Realtors - Bought into the notion of invincibly appreciating home values; encouraged home buyers who were trying to buy beyond their apparent means; some acted as the "glue" in transactions that truly should not have happened.

Mortgage Brokers (the salesperson who brokers an individual loan to a home purchaser)- Many advocated for adjustable, reverse amortizing, interest only, 100%, and other higher risk mortgage products; often "filled in the blank" for Stated amounts [income, asset, job, you name it...] for subprime and Alt-A loan products; coached appraisers as to values; coached clients, and all involved parties, as to what they needed to say, or do, in order to get a deal done.

Appraisers - Valuing properties at contract prices, often well above list prices, and in spite of obvious comparables.

Mortgage Lenders (the institutions originating the mortgages sold to investors)- Often knew full well what mortgage brokers were doing to put together deals; uninterested in rehiring any appraiser who had under-appraised a property; collateralizing made sense, at the time.

The list goes on, surely, but this is only the ones responsible on the professional side of the coin. The consumers, be they real estate investors (i.e. - flippers, developers, speculators), first time buyers, million dollar buyers or even corporate relocation companies, have guilt on their hands as well. And builders is a whole other chapter...

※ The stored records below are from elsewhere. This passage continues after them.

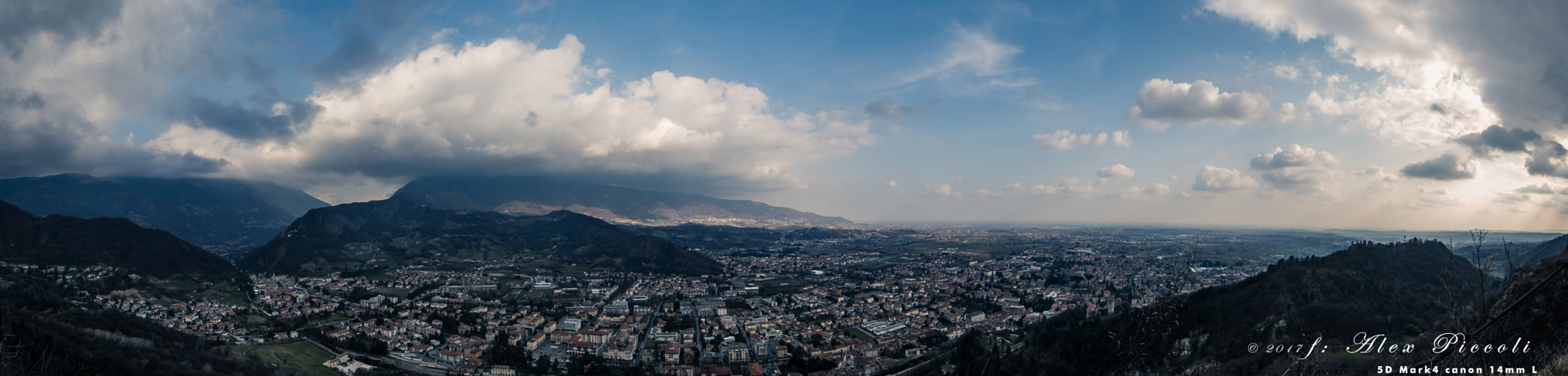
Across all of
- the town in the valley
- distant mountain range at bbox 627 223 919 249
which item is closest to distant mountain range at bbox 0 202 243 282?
the town in the valley

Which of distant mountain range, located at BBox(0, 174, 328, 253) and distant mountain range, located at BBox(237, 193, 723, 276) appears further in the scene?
distant mountain range, located at BBox(0, 174, 328, 253)

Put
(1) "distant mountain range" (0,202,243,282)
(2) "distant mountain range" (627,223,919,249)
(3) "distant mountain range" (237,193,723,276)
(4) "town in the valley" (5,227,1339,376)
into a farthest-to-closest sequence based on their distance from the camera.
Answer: (2) "distant mountain range" (627,223,919,249)
(3) "distant mountain range" (237,193,723,276)
(1) "distant mountain range" (0,202,243,282)
(4) "town in the valley" (5,227,1339,376)

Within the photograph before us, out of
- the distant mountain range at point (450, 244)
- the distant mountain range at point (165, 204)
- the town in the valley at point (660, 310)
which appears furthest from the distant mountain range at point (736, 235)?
the distant mountain range at point (165, 204)

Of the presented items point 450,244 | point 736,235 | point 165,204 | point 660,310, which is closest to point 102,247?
point 450,244

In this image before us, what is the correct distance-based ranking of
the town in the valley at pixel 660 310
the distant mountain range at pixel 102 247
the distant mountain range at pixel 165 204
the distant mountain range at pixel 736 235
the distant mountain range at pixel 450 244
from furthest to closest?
the distant mountain range at pixel 165 204 → the distant mountain range at pixel 736 235 → the distant mountain range at pixel 450 244 → the distant mountain range at pixel 102 247 → the town in the valley at pixel 660 310

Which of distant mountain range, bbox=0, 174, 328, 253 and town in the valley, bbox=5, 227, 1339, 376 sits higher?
distant mountain range, bbox=0, 174, 328, 253

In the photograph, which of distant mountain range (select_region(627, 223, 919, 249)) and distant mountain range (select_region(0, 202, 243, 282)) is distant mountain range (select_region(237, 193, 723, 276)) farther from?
distant mountain range (select_region(627, 223, 919, 249))

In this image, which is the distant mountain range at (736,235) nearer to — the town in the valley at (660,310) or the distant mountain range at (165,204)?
the town in the valley at (660,310)
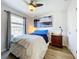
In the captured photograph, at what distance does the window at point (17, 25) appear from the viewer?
457cm

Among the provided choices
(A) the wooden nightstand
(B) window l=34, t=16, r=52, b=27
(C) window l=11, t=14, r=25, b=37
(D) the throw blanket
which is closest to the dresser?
(A) the wooden nightstand

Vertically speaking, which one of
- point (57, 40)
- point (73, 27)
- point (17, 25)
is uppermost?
point (17, 25)

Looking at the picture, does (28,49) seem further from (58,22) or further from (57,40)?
(58,22)

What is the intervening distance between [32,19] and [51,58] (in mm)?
4155

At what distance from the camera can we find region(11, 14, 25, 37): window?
457cm

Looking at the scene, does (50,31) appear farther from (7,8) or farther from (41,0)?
(7,8)

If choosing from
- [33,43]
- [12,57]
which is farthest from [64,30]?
[12,57]

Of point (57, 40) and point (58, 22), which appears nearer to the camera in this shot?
point (57, 40)

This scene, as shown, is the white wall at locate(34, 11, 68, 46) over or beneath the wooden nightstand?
over

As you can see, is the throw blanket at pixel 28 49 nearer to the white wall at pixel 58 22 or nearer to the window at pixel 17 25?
the window at pixel 17 25

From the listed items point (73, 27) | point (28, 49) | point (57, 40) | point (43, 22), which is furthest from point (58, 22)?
point (28, 49)

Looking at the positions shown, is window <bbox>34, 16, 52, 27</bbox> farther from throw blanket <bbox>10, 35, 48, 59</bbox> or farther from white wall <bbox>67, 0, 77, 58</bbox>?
throw blanket <bbox>10, 35, 48, 59</bbox>

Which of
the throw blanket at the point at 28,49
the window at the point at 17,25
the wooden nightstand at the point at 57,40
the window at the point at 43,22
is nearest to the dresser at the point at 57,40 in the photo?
the wooden nightstand at the point at 57,40

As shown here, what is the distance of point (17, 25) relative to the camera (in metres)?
5.12
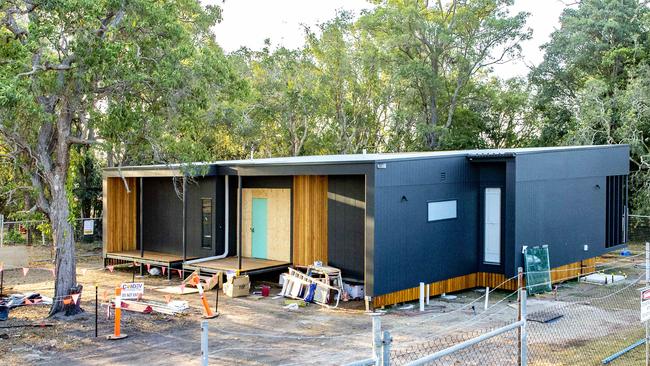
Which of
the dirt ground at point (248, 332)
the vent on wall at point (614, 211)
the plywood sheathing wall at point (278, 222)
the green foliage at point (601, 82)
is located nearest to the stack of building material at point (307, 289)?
the dirt ground at point (248, 332)

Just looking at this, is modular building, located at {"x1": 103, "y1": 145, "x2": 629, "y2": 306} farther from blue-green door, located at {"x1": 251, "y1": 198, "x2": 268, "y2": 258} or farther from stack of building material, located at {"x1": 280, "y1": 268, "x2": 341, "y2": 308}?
stack of building material, located at {"x1": 280, "y1": 268, "x2": 341, "y2": 308}

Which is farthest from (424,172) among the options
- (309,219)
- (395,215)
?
(309,219)

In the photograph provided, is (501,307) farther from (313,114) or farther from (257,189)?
(313,114)

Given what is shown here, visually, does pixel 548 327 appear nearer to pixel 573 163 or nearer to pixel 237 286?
pixel 573 163

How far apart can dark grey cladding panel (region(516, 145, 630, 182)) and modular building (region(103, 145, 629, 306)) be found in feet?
0.14

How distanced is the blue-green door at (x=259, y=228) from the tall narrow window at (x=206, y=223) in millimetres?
1323

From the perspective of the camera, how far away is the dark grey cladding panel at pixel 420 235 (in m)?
13.6

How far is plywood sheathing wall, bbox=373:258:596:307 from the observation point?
13789 mm

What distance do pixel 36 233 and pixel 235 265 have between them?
14.2 meters

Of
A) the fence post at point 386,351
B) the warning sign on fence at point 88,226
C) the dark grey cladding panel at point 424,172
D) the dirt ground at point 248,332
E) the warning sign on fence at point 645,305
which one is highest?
the dark grey cladding panel at point 424,172

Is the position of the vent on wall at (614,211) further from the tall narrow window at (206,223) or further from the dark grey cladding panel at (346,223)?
the tall narrow window at (206,223)

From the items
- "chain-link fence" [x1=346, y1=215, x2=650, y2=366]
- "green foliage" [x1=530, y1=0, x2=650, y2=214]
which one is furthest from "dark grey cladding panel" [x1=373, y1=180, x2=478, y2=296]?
"green foliage" [x1=530, y1=0, x2=650, y2=214]

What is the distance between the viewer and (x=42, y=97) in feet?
40.4

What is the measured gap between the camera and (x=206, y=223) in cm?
1812
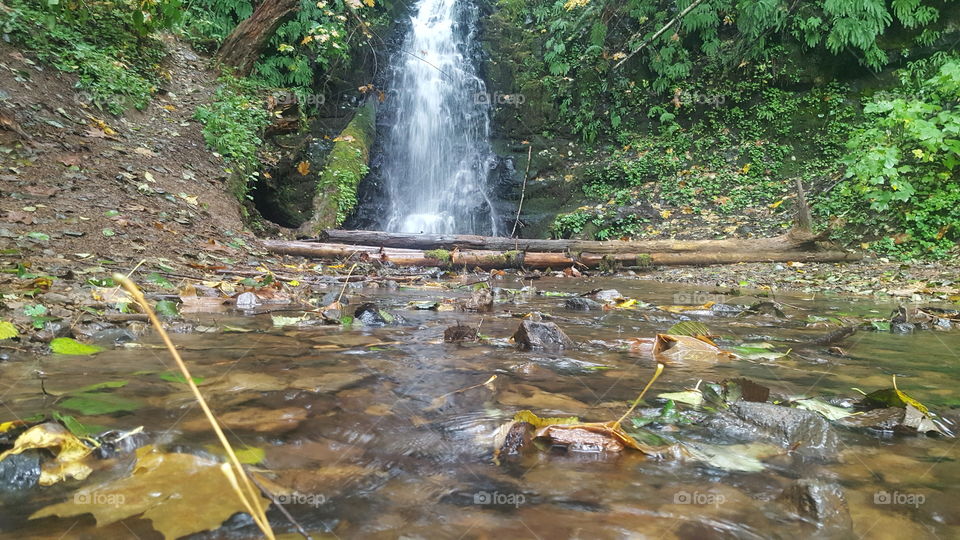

My favorite scapegoat of all, however, is THE GOVERNMENT. Municipalities, in particular, are a fabulous party for ridicule. Did your city or county do anything particularly profitable during the boom? Perhaps something that might have backfired into the drastic drop in revenue at the local level? Or maybe we should thank everyone for such terribly affordable homes.

4.22.2008

Syllogisms in Real Estate

As someone with a philosophy education background it was nice to see another Real Estate pro struck with a strain of the very same affliction. The following syllogism was offered up by Dan Green, the "Aristotle" of mortgage lending (whether that's a good thing or a bad thing, sorry Dan!), in his blog "The Mortgage Reports":

  1. Mortgage bond markets are unpredictable.
  2. Mortgage bond markets dictate mortgage interest rates.
  3. Therefore, mortgage interest rates are unpredictable.

As many know through inductive reasoning, or life experience, "waiting to lock" is akin to "going to the boat" to lower your mortgage rate. Dan's syllogism helps those "greener" individuals who do not yet have first-hand experience as to the virtues of locking, by offering a deductive form of reasoning. Well done.

I can attest, from personal experience, that not locking makes home buyers into day traders during the "under contract" phase of their home buying experience. With zero experience, and a very rudamentary understanding of exactly how the mortgage bond market functions, they expect to outsmart mutual & pension fund managers, professional traders, and computer trading programs. With all of the other stresses introduced by purchasing a home, this seems like a lofty endeavor!